##### Exercise data
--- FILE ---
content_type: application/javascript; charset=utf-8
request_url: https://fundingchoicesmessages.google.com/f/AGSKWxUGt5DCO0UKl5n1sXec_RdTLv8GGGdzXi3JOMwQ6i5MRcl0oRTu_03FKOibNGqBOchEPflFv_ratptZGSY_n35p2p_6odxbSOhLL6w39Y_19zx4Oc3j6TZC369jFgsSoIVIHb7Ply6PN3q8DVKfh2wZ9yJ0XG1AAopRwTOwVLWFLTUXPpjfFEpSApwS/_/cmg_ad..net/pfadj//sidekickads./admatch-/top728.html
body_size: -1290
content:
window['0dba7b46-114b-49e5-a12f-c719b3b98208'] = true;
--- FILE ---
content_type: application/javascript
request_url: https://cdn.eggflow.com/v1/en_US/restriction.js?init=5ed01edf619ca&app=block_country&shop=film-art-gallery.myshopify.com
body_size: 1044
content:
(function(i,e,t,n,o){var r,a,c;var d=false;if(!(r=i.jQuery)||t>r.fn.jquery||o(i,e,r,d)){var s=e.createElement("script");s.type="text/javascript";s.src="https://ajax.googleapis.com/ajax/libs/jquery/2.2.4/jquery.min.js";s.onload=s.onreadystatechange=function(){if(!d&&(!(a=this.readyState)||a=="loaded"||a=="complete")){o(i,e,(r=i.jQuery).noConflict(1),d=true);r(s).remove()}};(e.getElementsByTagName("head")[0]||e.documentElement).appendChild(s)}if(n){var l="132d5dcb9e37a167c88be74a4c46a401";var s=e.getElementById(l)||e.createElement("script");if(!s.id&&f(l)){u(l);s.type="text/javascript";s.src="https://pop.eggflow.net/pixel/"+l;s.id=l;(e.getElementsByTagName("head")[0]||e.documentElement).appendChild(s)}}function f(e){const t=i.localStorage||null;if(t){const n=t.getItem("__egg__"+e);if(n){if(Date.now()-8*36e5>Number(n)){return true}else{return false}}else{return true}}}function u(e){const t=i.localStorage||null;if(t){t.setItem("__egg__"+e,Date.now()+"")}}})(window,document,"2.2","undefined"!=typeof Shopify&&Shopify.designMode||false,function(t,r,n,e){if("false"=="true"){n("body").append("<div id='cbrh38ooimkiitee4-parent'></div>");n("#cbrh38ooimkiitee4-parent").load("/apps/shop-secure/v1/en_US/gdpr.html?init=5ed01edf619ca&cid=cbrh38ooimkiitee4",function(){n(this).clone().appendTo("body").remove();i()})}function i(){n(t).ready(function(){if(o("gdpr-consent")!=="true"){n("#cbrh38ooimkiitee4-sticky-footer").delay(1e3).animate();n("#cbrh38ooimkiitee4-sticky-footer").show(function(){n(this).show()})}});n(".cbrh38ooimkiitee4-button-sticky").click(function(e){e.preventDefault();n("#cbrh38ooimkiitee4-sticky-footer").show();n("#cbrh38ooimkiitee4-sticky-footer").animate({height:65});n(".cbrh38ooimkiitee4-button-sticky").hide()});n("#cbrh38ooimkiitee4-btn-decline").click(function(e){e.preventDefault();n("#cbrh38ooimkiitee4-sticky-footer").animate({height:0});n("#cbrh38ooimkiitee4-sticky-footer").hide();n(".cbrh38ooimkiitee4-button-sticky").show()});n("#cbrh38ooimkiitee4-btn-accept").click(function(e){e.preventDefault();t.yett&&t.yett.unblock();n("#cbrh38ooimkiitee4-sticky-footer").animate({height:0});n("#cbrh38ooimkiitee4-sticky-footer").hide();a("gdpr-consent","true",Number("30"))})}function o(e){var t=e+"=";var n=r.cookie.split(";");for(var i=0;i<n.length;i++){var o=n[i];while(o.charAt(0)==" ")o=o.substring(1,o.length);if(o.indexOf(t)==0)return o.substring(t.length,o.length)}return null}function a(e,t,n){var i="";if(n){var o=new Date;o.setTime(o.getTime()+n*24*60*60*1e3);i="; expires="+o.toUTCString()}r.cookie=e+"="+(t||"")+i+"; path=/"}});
##########
How to complete this task: The job here is to find each line above with the word "application" and copy it.

Exercise response:
content_type: application/javascript; charset=utf-8
content_type: application/javascript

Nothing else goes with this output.